38. Chapitre IV (paragraphe 4) : À la suite des démarches du secrétariat du PCN concernant cette question en particulier, l’intimée a élaboré, adopté et publié une politique en matière de droits de la personne. Dans ce contexte, le PCN doute qu’un examen approfondi de cette question puisse aider, de manière significative, à atteindre les objectifs des Principes directeurs et à accroître leur efficacité.

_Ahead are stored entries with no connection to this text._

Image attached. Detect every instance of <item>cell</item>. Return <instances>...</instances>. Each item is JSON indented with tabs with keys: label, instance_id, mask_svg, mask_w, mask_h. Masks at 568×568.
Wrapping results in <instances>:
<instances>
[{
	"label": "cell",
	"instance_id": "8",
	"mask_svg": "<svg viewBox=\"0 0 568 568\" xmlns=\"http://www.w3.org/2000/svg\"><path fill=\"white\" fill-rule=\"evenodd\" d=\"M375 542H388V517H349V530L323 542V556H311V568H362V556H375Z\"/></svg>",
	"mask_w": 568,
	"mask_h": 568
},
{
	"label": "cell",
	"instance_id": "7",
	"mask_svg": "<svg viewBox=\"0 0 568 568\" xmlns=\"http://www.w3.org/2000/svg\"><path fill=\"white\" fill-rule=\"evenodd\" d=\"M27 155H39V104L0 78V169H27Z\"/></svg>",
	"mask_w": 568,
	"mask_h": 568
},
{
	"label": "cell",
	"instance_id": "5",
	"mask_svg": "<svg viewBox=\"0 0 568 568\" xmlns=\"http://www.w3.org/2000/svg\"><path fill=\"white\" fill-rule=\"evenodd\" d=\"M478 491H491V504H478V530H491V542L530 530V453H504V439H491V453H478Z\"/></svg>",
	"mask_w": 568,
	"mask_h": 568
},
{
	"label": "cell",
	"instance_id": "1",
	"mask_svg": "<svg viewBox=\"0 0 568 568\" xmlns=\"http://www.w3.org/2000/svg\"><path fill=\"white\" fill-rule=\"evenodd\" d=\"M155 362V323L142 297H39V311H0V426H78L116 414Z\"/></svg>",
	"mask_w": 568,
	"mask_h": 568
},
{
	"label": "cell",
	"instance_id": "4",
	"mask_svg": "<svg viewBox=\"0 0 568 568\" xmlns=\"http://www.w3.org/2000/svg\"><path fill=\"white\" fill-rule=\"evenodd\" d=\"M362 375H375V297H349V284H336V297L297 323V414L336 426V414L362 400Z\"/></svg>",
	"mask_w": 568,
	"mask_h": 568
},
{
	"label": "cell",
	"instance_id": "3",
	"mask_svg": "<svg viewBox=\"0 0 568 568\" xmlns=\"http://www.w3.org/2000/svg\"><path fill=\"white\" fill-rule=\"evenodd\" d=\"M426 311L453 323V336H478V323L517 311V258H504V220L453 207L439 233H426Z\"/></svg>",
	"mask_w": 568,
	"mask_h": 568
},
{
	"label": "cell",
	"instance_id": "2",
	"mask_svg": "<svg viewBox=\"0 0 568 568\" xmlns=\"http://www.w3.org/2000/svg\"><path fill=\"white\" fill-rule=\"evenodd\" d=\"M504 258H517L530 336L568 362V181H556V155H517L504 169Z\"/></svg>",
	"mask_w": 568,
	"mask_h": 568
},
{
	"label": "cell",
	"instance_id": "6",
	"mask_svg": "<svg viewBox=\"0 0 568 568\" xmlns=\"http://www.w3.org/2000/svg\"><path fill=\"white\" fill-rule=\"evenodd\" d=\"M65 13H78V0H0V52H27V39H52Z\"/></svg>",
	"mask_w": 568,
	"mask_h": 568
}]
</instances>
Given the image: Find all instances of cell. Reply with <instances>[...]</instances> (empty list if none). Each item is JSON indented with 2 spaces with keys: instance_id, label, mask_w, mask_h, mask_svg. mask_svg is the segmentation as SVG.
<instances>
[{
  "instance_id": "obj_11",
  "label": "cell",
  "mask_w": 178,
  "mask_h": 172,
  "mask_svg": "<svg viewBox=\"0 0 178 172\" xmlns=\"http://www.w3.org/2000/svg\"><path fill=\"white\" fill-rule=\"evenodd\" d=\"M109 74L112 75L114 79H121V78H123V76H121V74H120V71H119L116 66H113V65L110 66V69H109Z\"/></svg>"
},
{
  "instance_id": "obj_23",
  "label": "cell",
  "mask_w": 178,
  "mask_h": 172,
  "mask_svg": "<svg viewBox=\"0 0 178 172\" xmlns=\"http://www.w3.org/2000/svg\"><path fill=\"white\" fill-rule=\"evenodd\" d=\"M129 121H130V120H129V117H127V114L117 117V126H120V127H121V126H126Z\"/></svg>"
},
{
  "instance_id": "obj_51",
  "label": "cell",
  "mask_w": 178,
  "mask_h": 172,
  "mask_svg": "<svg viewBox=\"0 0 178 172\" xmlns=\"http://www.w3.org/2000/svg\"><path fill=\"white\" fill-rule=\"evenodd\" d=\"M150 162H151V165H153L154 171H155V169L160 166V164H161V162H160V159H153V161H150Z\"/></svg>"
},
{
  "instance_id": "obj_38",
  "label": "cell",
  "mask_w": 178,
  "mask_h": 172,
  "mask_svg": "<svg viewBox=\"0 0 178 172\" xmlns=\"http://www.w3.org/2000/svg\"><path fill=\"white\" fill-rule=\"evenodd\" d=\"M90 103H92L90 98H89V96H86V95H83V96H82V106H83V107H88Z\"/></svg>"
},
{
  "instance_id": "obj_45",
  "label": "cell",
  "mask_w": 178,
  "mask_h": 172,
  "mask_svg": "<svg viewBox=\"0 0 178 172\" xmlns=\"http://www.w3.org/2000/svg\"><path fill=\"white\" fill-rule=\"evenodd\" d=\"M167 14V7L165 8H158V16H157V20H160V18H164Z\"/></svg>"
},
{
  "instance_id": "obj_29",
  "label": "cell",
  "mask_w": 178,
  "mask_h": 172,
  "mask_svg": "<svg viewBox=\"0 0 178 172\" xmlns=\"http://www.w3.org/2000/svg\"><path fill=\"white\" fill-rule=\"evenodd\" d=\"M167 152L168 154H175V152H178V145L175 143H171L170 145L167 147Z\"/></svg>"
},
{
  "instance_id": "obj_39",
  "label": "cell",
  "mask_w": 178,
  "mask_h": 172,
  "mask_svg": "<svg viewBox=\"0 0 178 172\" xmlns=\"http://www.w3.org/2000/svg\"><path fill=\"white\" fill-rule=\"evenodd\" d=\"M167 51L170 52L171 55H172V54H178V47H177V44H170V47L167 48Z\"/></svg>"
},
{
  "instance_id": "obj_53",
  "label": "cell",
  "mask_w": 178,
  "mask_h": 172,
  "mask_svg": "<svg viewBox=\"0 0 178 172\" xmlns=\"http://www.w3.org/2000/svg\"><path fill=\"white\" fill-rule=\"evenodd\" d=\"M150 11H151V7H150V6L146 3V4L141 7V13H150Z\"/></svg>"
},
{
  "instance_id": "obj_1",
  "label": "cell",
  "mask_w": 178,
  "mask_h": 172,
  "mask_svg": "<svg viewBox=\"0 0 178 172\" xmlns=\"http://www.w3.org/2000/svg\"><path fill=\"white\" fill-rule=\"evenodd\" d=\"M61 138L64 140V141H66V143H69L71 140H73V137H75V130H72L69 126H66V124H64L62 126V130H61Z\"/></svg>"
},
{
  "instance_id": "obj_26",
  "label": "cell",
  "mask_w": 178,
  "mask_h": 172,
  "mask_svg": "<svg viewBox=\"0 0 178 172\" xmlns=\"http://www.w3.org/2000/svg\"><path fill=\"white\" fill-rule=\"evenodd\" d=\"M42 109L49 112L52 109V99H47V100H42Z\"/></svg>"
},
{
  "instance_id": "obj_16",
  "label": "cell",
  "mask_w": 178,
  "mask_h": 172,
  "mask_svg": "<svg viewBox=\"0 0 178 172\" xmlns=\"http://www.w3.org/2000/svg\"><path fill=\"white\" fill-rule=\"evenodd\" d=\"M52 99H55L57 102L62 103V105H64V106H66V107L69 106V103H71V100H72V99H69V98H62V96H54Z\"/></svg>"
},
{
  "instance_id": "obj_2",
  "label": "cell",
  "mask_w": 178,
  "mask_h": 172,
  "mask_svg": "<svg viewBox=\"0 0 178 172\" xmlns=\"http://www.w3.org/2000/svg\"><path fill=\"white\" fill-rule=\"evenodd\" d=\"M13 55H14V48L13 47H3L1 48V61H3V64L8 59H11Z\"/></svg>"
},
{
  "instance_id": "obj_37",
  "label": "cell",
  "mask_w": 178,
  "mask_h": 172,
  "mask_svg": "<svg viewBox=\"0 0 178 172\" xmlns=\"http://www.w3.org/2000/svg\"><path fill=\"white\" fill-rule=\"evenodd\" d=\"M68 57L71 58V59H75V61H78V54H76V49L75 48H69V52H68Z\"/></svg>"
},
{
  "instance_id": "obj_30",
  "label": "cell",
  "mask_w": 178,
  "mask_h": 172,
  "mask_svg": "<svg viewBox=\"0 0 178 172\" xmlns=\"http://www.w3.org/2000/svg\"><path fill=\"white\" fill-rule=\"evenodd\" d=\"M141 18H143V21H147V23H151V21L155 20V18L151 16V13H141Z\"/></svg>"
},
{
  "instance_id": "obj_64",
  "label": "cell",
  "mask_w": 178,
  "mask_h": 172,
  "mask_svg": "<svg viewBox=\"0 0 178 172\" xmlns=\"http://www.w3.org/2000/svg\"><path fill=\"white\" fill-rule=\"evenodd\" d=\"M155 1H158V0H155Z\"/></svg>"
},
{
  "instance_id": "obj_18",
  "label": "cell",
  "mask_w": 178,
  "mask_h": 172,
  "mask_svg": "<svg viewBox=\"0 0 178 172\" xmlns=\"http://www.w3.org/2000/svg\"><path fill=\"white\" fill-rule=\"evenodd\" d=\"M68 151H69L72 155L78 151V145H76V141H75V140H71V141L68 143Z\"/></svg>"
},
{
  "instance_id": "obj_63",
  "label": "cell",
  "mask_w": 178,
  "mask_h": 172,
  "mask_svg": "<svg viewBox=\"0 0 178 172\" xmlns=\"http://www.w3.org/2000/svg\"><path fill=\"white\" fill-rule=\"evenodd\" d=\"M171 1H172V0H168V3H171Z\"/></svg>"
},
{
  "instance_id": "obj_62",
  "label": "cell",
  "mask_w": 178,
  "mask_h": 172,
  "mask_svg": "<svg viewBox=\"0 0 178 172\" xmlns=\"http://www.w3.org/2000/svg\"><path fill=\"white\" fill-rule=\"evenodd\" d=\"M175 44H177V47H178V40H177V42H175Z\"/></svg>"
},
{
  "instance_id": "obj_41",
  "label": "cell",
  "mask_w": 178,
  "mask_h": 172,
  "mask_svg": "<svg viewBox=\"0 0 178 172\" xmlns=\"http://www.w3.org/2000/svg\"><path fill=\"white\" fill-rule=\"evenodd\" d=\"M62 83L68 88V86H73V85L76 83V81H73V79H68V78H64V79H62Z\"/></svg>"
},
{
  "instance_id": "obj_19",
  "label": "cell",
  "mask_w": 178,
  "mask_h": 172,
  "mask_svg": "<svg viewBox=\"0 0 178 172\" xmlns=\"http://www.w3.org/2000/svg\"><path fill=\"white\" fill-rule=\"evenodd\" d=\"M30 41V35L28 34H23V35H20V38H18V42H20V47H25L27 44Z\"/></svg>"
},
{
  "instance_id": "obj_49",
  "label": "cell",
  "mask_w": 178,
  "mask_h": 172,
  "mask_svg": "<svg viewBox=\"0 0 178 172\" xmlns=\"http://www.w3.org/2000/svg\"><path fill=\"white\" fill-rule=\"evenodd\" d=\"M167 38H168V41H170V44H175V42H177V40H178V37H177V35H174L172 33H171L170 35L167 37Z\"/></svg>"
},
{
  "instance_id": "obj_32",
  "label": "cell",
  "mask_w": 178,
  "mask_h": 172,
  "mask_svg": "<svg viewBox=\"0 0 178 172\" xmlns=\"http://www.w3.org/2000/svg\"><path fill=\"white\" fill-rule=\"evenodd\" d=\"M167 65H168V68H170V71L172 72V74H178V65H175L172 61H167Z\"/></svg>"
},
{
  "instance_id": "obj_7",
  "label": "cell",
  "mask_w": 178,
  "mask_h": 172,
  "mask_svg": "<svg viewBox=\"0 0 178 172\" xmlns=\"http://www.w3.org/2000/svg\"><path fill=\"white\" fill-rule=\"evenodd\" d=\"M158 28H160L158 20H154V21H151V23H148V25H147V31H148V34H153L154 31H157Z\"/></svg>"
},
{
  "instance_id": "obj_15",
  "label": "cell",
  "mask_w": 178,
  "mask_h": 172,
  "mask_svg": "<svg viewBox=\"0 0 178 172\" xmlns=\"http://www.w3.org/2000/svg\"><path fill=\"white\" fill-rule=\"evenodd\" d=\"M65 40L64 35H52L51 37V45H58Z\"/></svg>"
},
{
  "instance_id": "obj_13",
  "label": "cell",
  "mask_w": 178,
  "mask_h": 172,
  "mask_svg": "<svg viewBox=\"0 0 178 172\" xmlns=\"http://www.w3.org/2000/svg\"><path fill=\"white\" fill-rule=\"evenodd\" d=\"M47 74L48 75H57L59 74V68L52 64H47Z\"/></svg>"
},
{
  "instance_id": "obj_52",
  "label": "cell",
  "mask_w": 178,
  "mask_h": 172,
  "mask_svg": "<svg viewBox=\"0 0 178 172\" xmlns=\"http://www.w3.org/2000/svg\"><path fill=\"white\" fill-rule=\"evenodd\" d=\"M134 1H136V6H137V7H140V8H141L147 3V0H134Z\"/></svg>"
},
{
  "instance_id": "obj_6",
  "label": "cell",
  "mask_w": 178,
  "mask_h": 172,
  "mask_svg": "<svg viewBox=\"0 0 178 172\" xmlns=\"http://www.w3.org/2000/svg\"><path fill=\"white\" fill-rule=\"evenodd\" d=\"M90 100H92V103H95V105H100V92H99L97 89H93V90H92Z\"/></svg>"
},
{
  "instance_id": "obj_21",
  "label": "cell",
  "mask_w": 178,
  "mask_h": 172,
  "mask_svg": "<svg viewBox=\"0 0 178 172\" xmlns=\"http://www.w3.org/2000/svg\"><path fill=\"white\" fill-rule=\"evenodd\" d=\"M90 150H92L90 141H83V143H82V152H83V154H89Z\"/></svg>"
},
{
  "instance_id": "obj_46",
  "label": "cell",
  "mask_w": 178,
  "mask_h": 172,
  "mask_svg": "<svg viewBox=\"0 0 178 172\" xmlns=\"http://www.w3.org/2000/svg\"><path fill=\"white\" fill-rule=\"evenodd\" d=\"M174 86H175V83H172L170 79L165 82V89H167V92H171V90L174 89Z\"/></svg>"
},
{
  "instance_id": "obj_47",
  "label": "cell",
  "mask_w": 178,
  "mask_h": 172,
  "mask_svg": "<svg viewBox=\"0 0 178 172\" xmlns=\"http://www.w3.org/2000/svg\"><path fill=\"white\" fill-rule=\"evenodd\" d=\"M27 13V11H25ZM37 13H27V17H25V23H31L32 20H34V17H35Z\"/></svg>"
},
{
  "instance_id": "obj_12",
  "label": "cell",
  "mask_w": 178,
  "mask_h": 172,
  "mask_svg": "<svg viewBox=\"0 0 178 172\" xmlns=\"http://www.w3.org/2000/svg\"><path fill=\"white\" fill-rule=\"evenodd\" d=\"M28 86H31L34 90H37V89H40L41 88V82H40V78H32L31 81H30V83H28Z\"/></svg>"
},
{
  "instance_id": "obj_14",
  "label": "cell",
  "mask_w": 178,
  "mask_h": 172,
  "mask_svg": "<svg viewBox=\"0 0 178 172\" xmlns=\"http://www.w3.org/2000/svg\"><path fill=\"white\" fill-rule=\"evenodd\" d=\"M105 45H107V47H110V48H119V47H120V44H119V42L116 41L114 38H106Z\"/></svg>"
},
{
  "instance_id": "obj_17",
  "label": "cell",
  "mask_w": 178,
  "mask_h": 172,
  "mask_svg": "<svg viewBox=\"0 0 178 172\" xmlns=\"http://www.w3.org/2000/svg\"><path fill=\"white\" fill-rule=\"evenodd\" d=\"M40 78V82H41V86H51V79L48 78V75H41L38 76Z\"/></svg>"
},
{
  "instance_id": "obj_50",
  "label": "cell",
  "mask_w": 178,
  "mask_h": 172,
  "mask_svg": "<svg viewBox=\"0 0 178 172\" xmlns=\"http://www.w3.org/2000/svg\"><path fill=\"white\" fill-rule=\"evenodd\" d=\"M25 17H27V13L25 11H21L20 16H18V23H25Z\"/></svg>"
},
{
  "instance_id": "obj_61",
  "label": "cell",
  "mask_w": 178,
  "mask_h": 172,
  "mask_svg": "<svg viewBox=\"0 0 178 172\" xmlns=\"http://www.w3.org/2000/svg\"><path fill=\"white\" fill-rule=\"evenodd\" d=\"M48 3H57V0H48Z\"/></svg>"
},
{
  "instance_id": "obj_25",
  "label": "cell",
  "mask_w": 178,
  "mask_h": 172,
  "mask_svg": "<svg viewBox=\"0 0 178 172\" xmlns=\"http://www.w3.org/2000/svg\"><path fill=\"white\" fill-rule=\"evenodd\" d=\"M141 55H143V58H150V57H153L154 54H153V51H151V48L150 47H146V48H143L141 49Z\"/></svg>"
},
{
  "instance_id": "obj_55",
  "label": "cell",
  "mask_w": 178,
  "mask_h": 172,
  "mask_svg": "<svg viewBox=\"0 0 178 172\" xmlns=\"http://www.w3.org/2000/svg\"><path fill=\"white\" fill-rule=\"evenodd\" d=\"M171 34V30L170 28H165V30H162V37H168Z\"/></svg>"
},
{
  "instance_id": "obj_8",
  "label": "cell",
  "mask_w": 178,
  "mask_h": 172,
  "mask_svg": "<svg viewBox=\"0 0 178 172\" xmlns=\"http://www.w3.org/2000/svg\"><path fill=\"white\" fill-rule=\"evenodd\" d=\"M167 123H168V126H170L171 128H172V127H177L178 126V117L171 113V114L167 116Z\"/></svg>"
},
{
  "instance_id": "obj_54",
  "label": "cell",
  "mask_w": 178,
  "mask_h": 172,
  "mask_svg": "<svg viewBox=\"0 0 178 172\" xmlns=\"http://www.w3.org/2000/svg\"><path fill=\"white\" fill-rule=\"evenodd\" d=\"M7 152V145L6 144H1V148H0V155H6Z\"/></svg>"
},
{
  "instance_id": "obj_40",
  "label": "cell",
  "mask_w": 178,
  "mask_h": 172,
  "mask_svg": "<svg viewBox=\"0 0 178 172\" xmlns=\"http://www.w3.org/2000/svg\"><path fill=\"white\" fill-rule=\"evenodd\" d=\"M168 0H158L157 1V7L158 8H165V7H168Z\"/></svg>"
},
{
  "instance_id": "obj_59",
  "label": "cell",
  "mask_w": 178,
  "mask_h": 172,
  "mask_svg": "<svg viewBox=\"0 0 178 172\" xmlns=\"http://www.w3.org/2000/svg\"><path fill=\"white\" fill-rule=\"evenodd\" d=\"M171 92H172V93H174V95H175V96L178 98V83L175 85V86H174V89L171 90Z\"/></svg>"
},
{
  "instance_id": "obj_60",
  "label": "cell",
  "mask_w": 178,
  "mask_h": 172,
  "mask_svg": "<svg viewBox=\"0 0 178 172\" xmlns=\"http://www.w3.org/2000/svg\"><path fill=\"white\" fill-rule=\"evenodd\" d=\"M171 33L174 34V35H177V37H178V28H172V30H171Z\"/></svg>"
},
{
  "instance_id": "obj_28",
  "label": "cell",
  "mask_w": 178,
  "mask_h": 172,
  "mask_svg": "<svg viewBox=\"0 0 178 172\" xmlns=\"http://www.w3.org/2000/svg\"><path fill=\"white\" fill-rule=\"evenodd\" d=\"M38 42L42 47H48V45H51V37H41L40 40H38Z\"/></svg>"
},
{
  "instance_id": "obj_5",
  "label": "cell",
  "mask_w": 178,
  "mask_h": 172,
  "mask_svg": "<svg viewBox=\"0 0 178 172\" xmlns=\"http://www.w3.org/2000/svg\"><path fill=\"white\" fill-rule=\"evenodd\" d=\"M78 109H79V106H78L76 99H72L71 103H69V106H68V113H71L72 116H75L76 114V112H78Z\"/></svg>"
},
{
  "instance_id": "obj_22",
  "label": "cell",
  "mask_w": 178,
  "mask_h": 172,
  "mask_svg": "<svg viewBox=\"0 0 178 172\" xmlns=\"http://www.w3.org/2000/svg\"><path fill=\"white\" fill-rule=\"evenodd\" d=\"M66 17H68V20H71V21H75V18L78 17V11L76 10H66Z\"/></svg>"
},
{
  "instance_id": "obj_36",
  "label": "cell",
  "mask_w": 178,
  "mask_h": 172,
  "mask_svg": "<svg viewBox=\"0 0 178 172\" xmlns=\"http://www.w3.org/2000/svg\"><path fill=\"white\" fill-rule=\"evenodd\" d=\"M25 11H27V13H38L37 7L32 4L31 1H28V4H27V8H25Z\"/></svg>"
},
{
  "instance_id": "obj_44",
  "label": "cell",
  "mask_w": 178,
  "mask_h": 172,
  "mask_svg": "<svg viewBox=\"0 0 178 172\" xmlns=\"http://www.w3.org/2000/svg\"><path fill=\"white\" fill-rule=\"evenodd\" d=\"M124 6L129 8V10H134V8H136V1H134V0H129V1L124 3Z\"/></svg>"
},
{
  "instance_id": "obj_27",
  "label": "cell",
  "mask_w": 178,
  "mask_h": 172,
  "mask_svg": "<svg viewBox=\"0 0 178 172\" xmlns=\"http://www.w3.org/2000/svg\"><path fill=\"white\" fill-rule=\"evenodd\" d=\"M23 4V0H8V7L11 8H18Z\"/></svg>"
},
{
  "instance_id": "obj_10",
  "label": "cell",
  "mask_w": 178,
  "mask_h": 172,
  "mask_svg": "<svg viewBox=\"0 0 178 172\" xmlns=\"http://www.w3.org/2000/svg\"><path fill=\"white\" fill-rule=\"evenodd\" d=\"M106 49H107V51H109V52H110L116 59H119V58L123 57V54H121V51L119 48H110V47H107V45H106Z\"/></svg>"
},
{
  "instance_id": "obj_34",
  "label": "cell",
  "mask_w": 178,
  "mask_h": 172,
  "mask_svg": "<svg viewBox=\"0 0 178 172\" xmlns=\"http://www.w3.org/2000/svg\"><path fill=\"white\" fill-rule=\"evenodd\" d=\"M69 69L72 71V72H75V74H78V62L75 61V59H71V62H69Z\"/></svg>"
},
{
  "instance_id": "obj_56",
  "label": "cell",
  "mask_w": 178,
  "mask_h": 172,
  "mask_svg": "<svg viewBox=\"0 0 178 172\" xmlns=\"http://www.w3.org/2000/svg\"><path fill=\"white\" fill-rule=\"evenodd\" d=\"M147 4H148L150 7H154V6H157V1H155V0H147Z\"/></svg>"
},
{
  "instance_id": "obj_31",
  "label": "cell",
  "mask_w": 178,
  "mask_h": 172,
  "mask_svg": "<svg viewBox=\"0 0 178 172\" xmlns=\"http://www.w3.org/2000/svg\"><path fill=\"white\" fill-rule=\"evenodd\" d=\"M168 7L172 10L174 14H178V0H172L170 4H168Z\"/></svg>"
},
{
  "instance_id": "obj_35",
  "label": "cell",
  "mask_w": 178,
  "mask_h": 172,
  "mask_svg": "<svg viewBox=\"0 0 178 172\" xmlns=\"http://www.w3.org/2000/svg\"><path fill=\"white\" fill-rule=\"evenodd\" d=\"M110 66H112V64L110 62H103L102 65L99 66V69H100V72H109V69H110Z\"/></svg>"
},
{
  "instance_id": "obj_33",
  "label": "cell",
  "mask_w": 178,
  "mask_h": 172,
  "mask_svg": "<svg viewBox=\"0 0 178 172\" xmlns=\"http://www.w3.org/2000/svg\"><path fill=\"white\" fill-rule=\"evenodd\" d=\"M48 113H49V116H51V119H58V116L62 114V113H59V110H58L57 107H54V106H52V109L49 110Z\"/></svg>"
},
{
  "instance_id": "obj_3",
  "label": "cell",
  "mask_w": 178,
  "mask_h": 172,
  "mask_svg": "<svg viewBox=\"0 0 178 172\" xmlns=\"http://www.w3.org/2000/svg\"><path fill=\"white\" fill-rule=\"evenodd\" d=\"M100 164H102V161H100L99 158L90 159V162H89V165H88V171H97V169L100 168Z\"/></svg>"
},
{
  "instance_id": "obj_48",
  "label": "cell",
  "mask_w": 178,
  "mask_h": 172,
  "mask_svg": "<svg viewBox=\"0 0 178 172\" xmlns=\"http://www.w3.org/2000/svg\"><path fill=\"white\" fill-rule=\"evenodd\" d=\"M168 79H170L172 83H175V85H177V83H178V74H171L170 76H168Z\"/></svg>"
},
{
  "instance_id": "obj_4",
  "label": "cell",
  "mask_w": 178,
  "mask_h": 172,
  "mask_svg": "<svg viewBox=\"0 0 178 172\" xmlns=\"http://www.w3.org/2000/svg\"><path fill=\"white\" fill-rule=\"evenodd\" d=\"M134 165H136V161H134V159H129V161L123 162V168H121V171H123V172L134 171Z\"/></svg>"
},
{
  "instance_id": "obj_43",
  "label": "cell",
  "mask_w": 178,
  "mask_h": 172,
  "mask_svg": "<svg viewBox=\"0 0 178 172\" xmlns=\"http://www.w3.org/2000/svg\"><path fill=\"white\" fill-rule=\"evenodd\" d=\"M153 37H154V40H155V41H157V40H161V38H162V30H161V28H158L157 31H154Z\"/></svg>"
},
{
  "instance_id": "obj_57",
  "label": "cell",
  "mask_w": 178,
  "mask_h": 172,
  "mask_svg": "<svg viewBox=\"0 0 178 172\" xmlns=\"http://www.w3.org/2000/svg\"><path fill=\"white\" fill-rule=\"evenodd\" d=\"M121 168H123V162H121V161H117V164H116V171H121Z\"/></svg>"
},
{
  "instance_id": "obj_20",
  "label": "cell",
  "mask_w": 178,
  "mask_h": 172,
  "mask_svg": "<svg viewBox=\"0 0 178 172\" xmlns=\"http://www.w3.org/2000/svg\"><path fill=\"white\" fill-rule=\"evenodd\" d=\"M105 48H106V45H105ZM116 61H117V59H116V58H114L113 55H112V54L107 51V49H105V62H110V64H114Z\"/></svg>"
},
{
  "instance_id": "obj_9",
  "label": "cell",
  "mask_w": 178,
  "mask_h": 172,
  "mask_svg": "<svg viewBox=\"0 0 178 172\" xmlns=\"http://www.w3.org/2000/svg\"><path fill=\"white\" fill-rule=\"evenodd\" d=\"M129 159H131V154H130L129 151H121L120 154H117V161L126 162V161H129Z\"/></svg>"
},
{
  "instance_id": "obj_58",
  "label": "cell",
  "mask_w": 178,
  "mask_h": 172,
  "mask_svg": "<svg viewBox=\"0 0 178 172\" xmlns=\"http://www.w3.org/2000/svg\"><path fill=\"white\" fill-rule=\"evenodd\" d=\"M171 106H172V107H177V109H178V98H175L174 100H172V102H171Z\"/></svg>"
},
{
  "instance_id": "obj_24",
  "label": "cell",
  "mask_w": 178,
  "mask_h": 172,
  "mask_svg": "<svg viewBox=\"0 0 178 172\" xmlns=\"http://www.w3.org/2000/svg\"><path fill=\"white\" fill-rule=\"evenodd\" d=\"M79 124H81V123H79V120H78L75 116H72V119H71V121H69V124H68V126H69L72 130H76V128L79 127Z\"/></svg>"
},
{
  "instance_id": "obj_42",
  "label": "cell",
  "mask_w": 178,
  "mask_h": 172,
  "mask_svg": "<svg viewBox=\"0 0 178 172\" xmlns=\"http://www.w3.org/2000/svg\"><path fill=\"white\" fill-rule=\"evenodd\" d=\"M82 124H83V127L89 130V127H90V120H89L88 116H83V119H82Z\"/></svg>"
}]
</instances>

39. Chapitre IV (paragraphe 5) : Le PCN est d’avis que la facilitation d’un dialogue entre les parties sur l’exercice de la diligence raisonnable – notamment de nature à éclairer, voire à renforcer, l’approche de l’intimée pour donner suite à la recommandation formulée au paragraphe 5, et pour mettre en œuvre sa nouvelle politique sur les droits de la personne –pourrait aider à réaliser les objectifs des Principes directeurs et à accroître leur efficacité.

Conclusion

40. Le PCN offre ses bons offices pour faciliter une séance unique de dialogue entre le déclarant et l’intimée concernant la diligence raisonnable en matière de droits de la personne. De cette façon, l’intimée pourra communiquer de l’information sur sa nouvelle politique en ce domaine. Les parties pourront également faire connaître leur point de vue sur des questions pouvant s’avérer pertinentes pour l’exercice de la diligence raisonnable en matière de droits de la personne en ce qui concerne le projet Shire de l’intimée et ses activités d’exploration en Éthiopie (chapitre IV, paragraphe 5).

41. Le PCN n’offre pas ses bons offices pour faciliter le dialogue sur la question soulevée en lien avec les paragraphes 1, 2 et 4 du chapitre IV.